An investor might bring in the money immediately but it is also an animal you don't know how to tame. Understand the difference between an investor and a money lender for short term gains with no intention of being an 'integral' part of your growth plan. It is easy money: long term repentance. Much like an exta-marital affair; where the excitement is great but the consequences, devastating (in many cases).

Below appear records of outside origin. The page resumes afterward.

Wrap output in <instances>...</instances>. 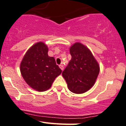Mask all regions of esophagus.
Returning <instances> with one entry per match:
<instances>
[{
  "instance_id": "34e87169",
  "label": "esophagus",
  "mask_w": 126,
  "mask_h": 126,
  "mask_svg": "<svg viewBox=\"0 0 126 126\" xmlns=\"http://www.w3.org/2000/svg\"><path fill=\"white\" fill-rule=\"evenodd\" d=\"M59 67H60L61 69L62 70H63V64L59 65Z\"/></svg>"
}]
</instances>
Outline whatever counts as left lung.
Instances as JSON below:
<instances>
[{
  "label": "left lung",
  "instance_id": "8db88e82",
  "mask_svg": "<svg viewBox=\"0 0 126 126\" xmlns=\"http://www.w3.org/2000/svg\"><path fill=\"white\" fill-rule=\"evenodd\" d=\"M72 59L63 72L71 92L84 93L95 83L99 73V65L91 52L81 43H76L70 48Z\"/></svg>",
  "mask_w": 126,
  "mask_h": 126
}]
</instances>
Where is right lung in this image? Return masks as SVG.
I'll return each instance as SVG.
<instances>
[{"instance_id":"1","label":"right lung","mask_w":126,"mask_h":126,"mask_svg":"<svg viewBox=\"0 0 126 126\" xmlns=\"http://www.w3.org/2000/svg\"><path fill=\"white\" fill-rule=\"evenodd\" d=\"M48 51L45 43H36L27 51L21 63L24 79L38 91H45L50 88L55 78L62 72L54 58L48 56Z\"/></svg>"}]
</instances>
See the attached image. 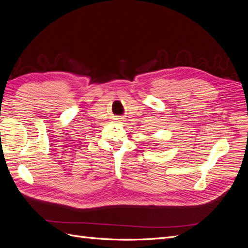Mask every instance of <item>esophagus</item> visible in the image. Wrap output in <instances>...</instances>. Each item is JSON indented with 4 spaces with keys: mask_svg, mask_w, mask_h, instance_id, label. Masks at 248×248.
I'll use <instances>...</instances> for the list:
<instances>
[{
    "mask_svg": "<svg viewBox=\"0 0 248 248\" xmlns=\"http://www.w3.org/2000/svg\"><path fill=\"white\" fill-rule=\"evenodd\" d=\"M116 120H117L118 122H121V123H123V122L125 121V120H124V118H123V117H121V118H117Z\"/></svg>",
    "mask_w": 248,
    "mask_h": 248,
    "instance_id": "34e87169",
    "label": "esophagus"
}]
</instances>
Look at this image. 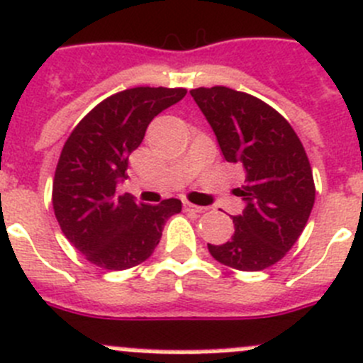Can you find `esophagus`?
Returning <instances> with one entry per match:
<instances>
[{
  "label": "esophagus",
  "instance_id": "34e87169",
  "mask_svg": "<svg viewBox=\"0 0 363 363\" xmlns=\"http://www.w3.org/2000/svg\"><path fill=\"white\" fill-rule=\"evenodd\" d=\"M184 211H189V213H199V215H201V213H204L206 211V208H202V206H195V204H191V202H184Z\"/></svg>",
  "mask_w": 363,
  "mask_h": 363
}]
</instances>
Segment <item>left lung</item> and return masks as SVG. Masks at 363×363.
Instances as JSON below:
<instances>
[{
    "label": "left lung",
    "instance_id": "left-lung-1",
    "mask_svg": "<svg viewBox=\"0 0 363 363\" xmlns=\"http://www.w3.org/2000/svg\"><path fill=\"white\" fill-rule=\"evenodd\" d=\"M211 125L228 162H240L245 208L233 216L235 235L208 243L216 262L258 272L279 262L303 233L315 202V184L303 143L290 123L259 98L223 86L189 91Z\"/></svg>",
    "mask_w": 363,
    "mask_h": 363
}]
</instances>
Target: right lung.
Segmentation results:
<instances>
[{
	"instance_id": "obj_1",
	"label": "right lung",
	"mask_w": 363,
	"mask_h": 363,
	"mask_svg": "<svg viewBox=\"0 0 363 363\" xmlns=\"http://www.w3.org/2000/svg\"><path fill=\"white\" fill-rule=\"evenodd\" d=\"M186 89L134 87L105 98L69 134L53 179V211L64 236L87 262L125 270L148 259L166 220L182 209L179 199L138 204L116 195L148 123L181 101Z\"/></svg>"
}]
</instances>
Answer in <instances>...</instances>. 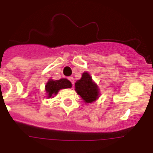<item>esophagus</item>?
<instances>
[{
	"mask_svg": "<svg viewBox=\"0 0 153 153\" xmlns=\"http://www.w3.org/2000/svg\"><path fill=\"white\" fill-rule=\"evenodd\" d=\"M69 80L71 81V82L72 83V85H74V79H73V77H70V78H69Z\"/></svg>",
	"mask_w": 153,
	"mask_h": 153,
	"instance_id": "34e87169",
	"label": "esophagus"
}]
</instances>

So make sure you know why you want someone with you. Is it someone who can hold your hands or instead squeeze something else?
4. Learn to listen
You see, good marketers and ideators have already seen something way ahead of its time. They've seen the Lord of the Rings trilogy in their heads while reading the book only to corroborate their version of what happened with what Peter Jackson put together with the trilogy of movies. These ideators are way ahead of the curve with their thought process but have very little ability to listen. It doesn't come to them instinctively. It is a skill they have to work very hard at understanding, leave alone developing. However, once they do develop that skill, they are almost invincible. This is when a partnership can potentially work. An ideator and creator with the ability to listen to advice and understand different perspectives makes for a successful combination of talents.

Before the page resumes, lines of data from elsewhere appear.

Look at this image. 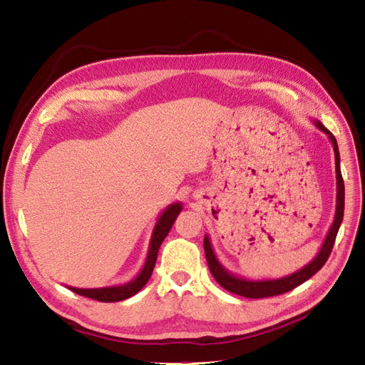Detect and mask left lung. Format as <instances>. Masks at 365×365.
Listing matches in <instances>:
<instances>
[{
  "label": "left lung",
  "mask_w": 365,
  "mask_h": 365,
  "mask_svg": "<svg viewBox=\"0 0 365 365\" xmlns=\"http://www.w3.org/2000/svg\"><path fill=\"white\" fill-rule=\"evenodd\" d=\"M314 126L318 130H321L324 134L328 135L331 140L332 148H334V156H336V179H337V197H336V215H334V222L325 237V240L316 255L307 265L303 268H299L295 273H291L284 277L279 279H262V280H249L246 277H240L222 265L219 259L215 255V250L212 247L209 235H204V252H205V258H207V264L213 277L216 282L220 284L222 288H225L227 291L242 295L246 298H265V297H274L280 295L284 292H289L294 288L299 287L301 283H304L309 280L314 273H318L324 264L327 262L329 253L332 250V246H334L336 237L339 232V228L341 225L343 220V213H344V183L341 178V171H340V153H339V146H337V140L332 135L325 126L319 120H313Z\"/></svg>",
  "instance_id": "left-lung-1"
}]
</instances>
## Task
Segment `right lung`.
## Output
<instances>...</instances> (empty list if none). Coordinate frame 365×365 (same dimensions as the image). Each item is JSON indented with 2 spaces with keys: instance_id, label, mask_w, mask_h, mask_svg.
<instances>
[{
  "instance_id": "obj_1",
  "label": "right lung",
  "mask_w": 365,
  "mask_h": 365,
  "mask_svg": "<svg viewBox=\"0 0 365 365\" xmlns=\"http://www.w3.org/2000/svg\"><path fill=\"white\" fill-rule=\"evenodd\" d=\"M180 212H182V204L179 201L170 204L168 207H165L164 212H161L160 217H158L156 224H155V228L152 231L145 265H143V268H141V272L133 280L126 282L123 284H115V287H106V288L85 289V288L68 287V289H71L73 292H76L78 295L101 301V303H115V301H122V299H126V298L135 295L150 279L155 262H156L158 250H160L164 239L170 232L174 220H176V217Z\"/></svg>"
}]
</instances>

5. Spend time together...before you get into bed
Just like in any partnership, the quality of time you spend with the other person will help define the quality of your partnership. There are partnerships of convenience that have been extremely successful from time to time. It is like this; you choose a job, you hate the people around you, the way they speak, the way they act, the way they talk, their morality quotient, their approach to people around them; you want to leave. You actually CAN. Partnerships aren't that easy to leave behind. You need to develop a sense of tolerance and acceptance and you need to understand that it won't always be about your ideas only. All of that comes when people spend time together. Personally, I've seen people jump deep into arrangements without thinking things through. A few months later, their relationship is in the toilet. Which takes me to my next point...

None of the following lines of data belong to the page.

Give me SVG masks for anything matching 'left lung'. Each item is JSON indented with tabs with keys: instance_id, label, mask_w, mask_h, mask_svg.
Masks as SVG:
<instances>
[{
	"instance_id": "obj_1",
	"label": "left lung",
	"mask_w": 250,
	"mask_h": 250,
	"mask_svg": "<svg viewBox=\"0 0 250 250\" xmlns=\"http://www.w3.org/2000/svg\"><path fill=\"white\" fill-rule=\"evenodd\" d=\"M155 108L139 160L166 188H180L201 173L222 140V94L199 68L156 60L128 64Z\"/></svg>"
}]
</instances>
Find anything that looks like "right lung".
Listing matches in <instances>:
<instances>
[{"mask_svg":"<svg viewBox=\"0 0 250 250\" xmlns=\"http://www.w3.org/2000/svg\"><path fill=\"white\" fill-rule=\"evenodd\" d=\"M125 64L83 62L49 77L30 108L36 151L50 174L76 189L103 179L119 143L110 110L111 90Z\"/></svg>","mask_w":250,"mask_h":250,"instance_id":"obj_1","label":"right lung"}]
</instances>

6. Friend or Partner OR Partner then friend
A lot of folks think that they can work partnerships with friends just because one discussion over a few ideas led to a few new ideas. I don't say that doing business with friends cannot work but in more cases than one, I've seen the lack of maturity in understanding the difference between friendship and partnerships ruin the relationship altogether. Many folks unfortunately don't understand this ability to compartmentalize. I have to be honest here and admit that there isn't a defining rule with this one but what I can say is that a level of empathy, commitment that is equal coupled with the ability to listen can make a massive difference. A partner who goes on to become a friend over time has a deep sense of value and in my view is the recipe for great brand and business success.
Be it solo or a partnership, the quality of your vision both short and long term can be decisive in how your business performs over time. Ensure you make your decision based on 'what the business needs' and not the 'circumstance' you are in.